Private SecurityPPA was contracted by a private K-12 school after a viable threat was confirmed.

We promptly began service. Our first order of business was to meet the administrative staff and faculty to discuss our approach, advise on what measures to implement, and what to expect from us. We answered all questions and encouraged them to continue to approach us with concerns, or observations. We then did meet and greets in the classrooms.

Calm and Comforting Demeanor

Everyone on the campus knew the officer by name now, and saw that he was very friendly and approachable. We, of course, sent out an agent who was a mature and kind family man with excellent communication skills. His training and experience were very thorough in the areas needed for school security, but his demeanor was calm and comforting. We know that in the private sector, especially a school, that a militaristic demeanor is quite frightening to the students and will stifle open communication lines.

As the days went by there became an environment of camaraderie. We stayed at this particular school for an additional 2 months after the threat diminished, as it was a comfort to the parents, faculty, and of course the students.

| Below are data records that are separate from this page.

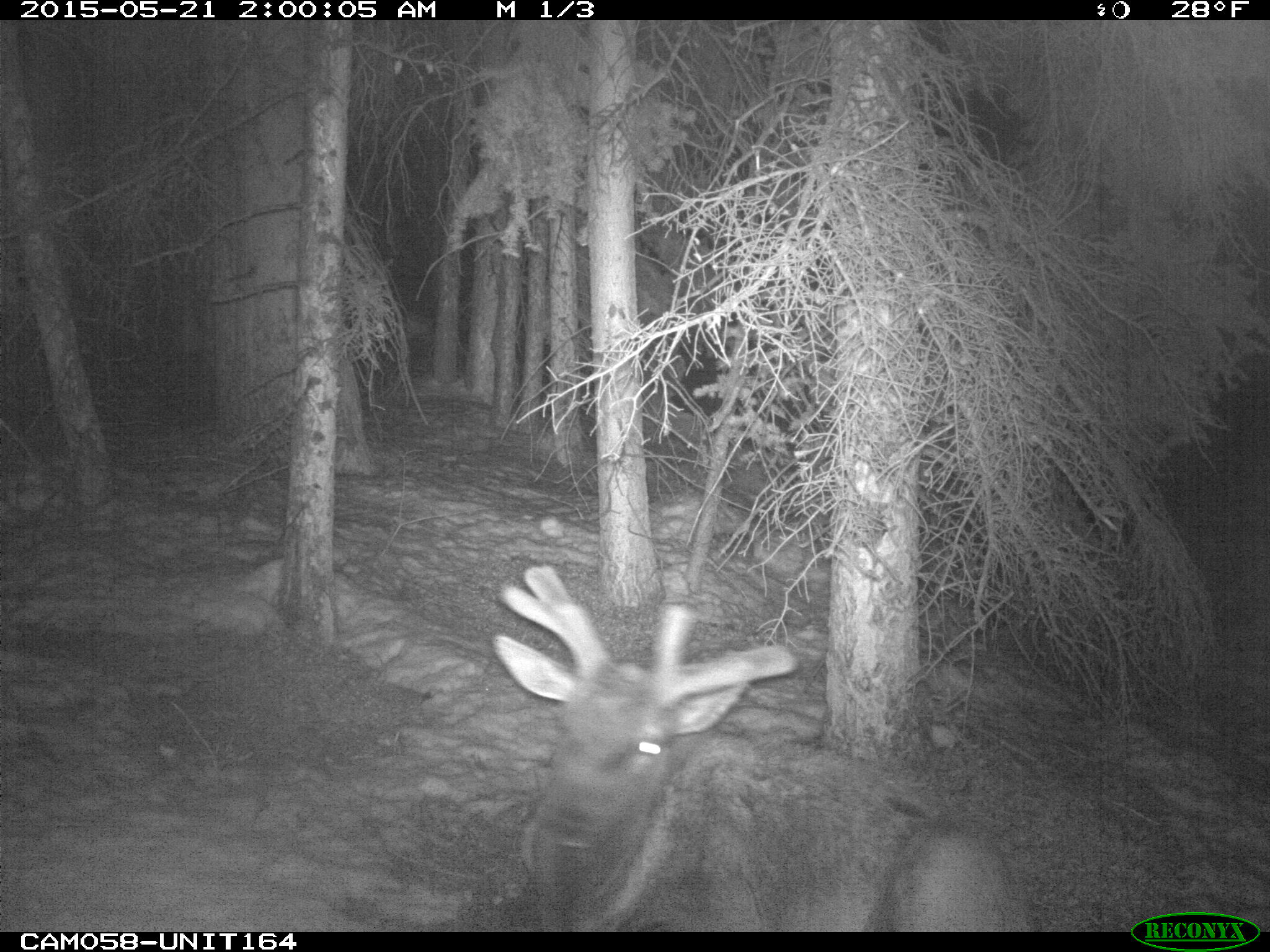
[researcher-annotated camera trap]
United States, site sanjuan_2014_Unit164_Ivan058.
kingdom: Animalia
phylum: Chordata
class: Mammalia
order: Artiodactyla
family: Cervidae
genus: Cervus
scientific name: Cervus elaphus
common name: red deer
Cervus elaphus (red deer).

Because of our approach, which emphasizes customer service to anyone who may be affected, our acceptance on campus was welcomed. Students often walked by the officer to “high-five” him, the officer gave the younger students stickers. There was no fear. If anything, the students liked having him there. The school, of course, was able to appease its worried parents, and the threat went away. There is a lot to be said about an officer showing up to help unite a school, rather than simply put a strong presence there.

Our Approach

We believe strongly that security works best when everyone gets on the same page. This may sound simplistic, but the truth is, that in any given school there may be several types of trouble, but the majority of any group will work together to protect its members when approached with a proactive, positive attitude. This is our approach, and we do very well with it.

To truly help on a school campus, to actually get cooperation, people need to know that there is someone there who knows what he is doing. Our claim is it is done best by showing respect to those people actually needed to do the job.